> WHAT YOU HAVE TO DO:
Retype, word for word, every line from the one holding "United States, site maine-difw-moose-vol2_Sugah1, 2023-05-05" through the one holding "scientific name: Lepus americanus" in the entries below, both included, and only those lines.

(Stored data entries)
========================================================================
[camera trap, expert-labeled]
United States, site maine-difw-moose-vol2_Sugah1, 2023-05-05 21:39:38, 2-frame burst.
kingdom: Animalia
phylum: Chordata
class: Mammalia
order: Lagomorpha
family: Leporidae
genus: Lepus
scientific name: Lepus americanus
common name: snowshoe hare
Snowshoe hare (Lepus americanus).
========================================================================
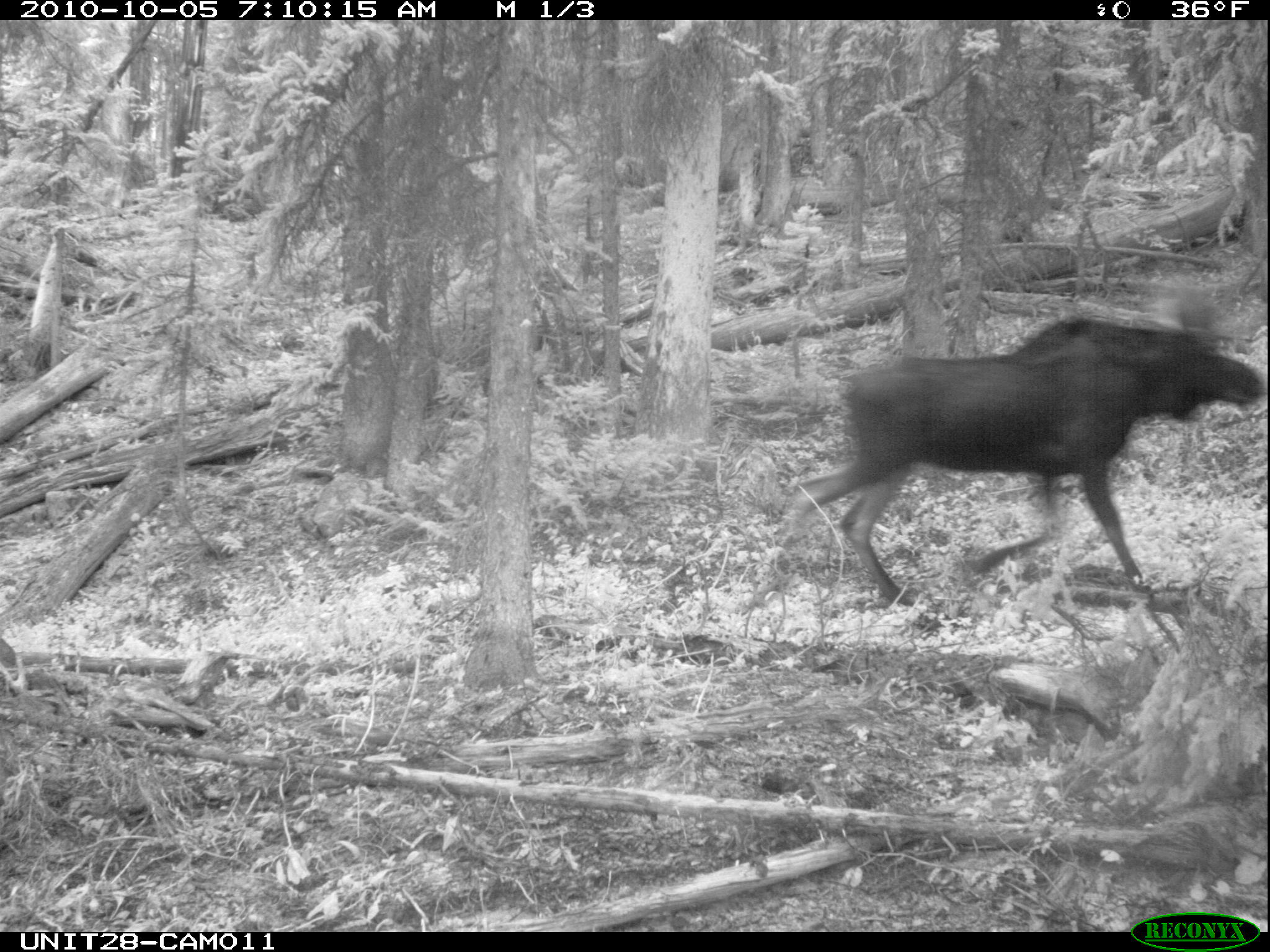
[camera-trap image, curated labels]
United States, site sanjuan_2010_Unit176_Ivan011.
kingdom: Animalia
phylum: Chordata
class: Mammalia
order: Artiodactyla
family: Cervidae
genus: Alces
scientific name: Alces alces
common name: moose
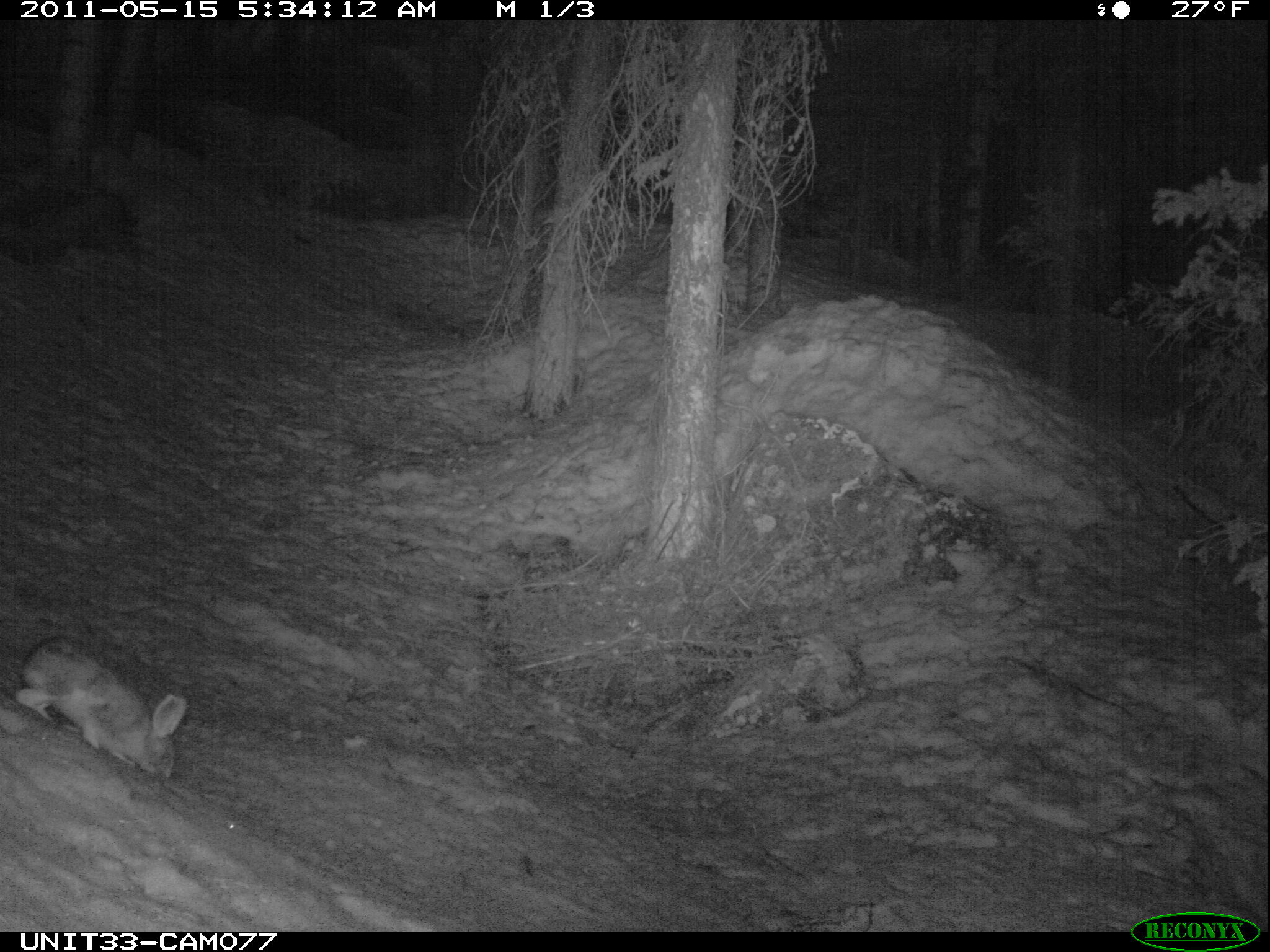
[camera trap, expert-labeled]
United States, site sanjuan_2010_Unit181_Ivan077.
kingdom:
========================================================================
> RESULT OF THE EXERCISE:
United States, site maine-difw-moose-vol2_Sugah1, 2023-05-05 21:39:38, 2-frame burst.
kingdom: Animalia
phylum: Chordata
class: Mammalia
order: Lagomorpha
family: Leporidae
genus: Lepus
scientific name: Lepus americanus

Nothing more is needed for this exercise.